Dataset records:
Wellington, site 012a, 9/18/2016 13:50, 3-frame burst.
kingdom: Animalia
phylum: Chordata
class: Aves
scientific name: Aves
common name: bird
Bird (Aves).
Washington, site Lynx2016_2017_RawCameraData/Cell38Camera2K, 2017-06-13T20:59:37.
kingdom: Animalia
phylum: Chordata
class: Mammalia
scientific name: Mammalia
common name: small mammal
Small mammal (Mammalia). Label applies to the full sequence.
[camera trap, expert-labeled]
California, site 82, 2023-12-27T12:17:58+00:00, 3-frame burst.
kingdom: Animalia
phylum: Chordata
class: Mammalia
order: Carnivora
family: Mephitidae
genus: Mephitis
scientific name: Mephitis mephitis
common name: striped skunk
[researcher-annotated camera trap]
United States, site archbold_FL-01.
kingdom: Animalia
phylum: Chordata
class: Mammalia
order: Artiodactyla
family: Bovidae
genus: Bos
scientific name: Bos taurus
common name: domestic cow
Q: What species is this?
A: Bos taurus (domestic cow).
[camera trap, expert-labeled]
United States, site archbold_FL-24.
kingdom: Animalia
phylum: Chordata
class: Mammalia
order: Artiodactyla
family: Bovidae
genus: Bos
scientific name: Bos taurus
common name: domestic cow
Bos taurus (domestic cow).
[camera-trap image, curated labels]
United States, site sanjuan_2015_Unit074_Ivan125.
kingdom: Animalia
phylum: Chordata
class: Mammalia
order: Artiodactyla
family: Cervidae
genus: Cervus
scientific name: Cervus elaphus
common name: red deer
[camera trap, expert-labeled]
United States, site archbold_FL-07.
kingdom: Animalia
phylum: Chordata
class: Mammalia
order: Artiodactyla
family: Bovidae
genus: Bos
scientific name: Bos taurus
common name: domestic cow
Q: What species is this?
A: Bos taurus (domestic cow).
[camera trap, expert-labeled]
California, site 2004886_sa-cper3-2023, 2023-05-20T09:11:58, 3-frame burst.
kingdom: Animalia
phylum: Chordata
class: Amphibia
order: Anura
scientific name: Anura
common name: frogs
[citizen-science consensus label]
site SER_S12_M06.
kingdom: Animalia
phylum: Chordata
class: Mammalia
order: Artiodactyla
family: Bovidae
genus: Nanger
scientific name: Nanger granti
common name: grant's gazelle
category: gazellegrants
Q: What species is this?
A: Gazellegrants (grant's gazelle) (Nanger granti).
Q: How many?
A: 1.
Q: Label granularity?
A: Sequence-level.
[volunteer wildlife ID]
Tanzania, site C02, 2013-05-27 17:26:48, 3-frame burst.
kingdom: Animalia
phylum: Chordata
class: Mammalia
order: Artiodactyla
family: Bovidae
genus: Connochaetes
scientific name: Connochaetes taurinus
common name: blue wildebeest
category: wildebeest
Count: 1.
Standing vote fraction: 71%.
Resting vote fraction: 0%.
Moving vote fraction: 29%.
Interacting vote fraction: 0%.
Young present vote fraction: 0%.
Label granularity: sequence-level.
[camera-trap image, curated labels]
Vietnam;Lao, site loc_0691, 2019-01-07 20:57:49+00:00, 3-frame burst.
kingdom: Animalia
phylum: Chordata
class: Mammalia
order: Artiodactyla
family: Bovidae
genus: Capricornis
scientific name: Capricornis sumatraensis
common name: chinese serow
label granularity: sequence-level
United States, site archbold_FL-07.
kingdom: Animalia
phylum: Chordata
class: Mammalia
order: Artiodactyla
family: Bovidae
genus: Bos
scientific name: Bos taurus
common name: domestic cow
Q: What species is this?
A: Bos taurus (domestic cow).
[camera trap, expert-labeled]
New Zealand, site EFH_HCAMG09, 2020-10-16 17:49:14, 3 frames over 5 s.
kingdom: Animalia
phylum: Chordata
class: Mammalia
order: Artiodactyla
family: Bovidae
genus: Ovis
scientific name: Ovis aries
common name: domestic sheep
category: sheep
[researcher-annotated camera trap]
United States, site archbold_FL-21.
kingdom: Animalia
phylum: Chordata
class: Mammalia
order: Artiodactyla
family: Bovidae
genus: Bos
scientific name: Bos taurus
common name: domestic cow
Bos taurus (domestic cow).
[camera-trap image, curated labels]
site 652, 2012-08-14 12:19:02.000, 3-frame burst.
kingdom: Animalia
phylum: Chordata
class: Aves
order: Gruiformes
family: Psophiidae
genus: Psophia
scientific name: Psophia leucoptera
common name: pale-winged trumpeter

Your assignment:
The listing above should be transcribed in full, exactly as written.

Task output:
Wellington, site 012a, 9/18/2016 13:50, 3-frame burst.
kingdom: Animalia
phylum: Chordata
class: Aves
scientific name: Aves
common name: bird
Bird (Aves).
Washington, site Lynx2016_2017_RawCameraData/Cell38Camera2K, 2017-06-13T20:59:37.
kingdom: Animalia
phylum: Chordata
class: Mammalia
scientific name: Mammalia
common name: small mammal
Small mammal (Mammalia). Label applies to the full sequence.
[camera trap, expert-labeled]
California, site 82, 2023-12-27T12:17:58+00:00, 3-frame burst.
kingdom: Animalia
phylum: Chordata
class: Mammalia
order: Carnivora
family: Mephitidae
genus: Mephitis
scientific name: Mephitis mephitis
common name: striped skunk
[researcher-annotated camera trap]
United States, site archbold_FL-01.
kingdom: Animalia
phylum: Chordata
class: Mammalia
order: Artiodactyla
family: Bovidae
genus: Bos
scientific name: Bos taurus
common name: domestic cow
Q: What species is this?
A: Bos taurus (domestic cow).
[camera trap, expert-labeled]
United States, site archbold_FL-24.
kingdom: Animalia
phylum: Chordata
class: Mammalia
order: Artiodactyla
family: Bovidae
genus: Bos
scientific name: Bos taurus
common name: domestic cow
Bos taurus (domestic cow).
[camera-trap image, curated labels]
United States, site sanjuan_2015_Unit074_Ivan125.
kingdom: Animalia
phylum: Chordata
class: Mammalia
order: Artiodactyla
family: Cervidae
genus: Cervus
scientific name: Cervus elaphus
common name: red deer
[camera trap, expert-labeled]
United States, site archbold_FL-07.
kingdom: Animalia
phylum: Chordata
class: Mammalia
order: Artiodactyla
family: Bovidae
genus: Bos
scientific name: Bos taurus
common name: domestic cow
Q: What species is this?
A: Bos taurus (domestic cow).
[camera trap, expert-labeled]
California, site 2004886_sa-cper3-2023, 2023-05-20T09:11:58, 3-frame burst.
kingdom: Animalia
phylum: Chordata
class: Amphibia
order: Anura
scientific name: Anura
common name: frogs
[citizen-science consensus label]
site SER_S12_M06.
kingdom: Animalia
phylum: Chordata
class: Mammalia
order: Artiodactyla
family: Bovidae
genus: Nanger
scientific name: Nanger granti
common name: grant's gazelle
category: gazellegrants
Q: What species is this?
A: Gazellegrants (grant's gazelle) (Nanger granti).
Q: How many?
A: 1.
Q: Label granularity?
A: Sequence-level.
[volunteer wildlife ID]
Tanzania, site C02, 2013-05-27 17:26:48, 3-frame burst.
kingdom: Animalia
phylum: Chordata
class: Mammalia
order: Artiodactyla
family: Bovidae
genus: Connochaetes
scientific name: Connochaetes taurinus
common name: blue wildebeest
category: wildebeest
Count: 1.
Standing vote fraction: 71%.
Resting vote fraction: 0%.
Moving vote fraction: 29%.
Interacting vote fraction: 0%.
Young present vote fraction: 0%.
Label granularity: sequence-level.
[camera-trap image, curated labels]
Vietnam;Lao, site loc_0691, 2019-01-07 20:57:49+00:00, 3-frame burst.
kingdom: Animalia
phylum: Chordata
class: Mammalia
order: Artiodactyla
family: Bovidae
genus: Capricornis
scientific name: Capricornis sumatraensis
common name: chinese serow
label granularity: sequence-level
United States, site archbold_FL-07.
kingdom: Animalia
phylum: Chordata
class: Mammalia
order: Artiodactyla
family: Bovidae
genus: Bos
scientific name: Bos taurus
common name: domestic cow
Q: What species is this?
A: Bos taurus (domestic cow).
[camera trap, expert-labeled]
New Zealand, site EFH_HCAMG09, 2020-10-16 17:49:14, 3 frames over 5 s.
kingdom: Animalia
phylum: Chordata
class: Mammalia
order: Artiodactyla
family: Bovidae
genus: Ovis
scientific name: Ovis aries
common name: domestic sheep
category: sheep
[researcher-annotated camera trap]
United States, site archbold_FL-21.
kingdom: Animalia
phylum: Chordata
class: Mammalia
order: Artiodactyla
family: Bovidae
genus: Bos
scientific name: Bos taurus
common name: domestic cow
Bos taurus (domestic cow).
[camera-trap image, curated labels]
site 652, 2012-08-14 12:19:02.000, 3-frame burst.
kingdom: Animalia
phylum: Chordata
class: Aves
order: Gruiformes
family: Psophiidae
genus: Psophia
scientific name: Psophia leucoptera
common name: pale-winged trumpeter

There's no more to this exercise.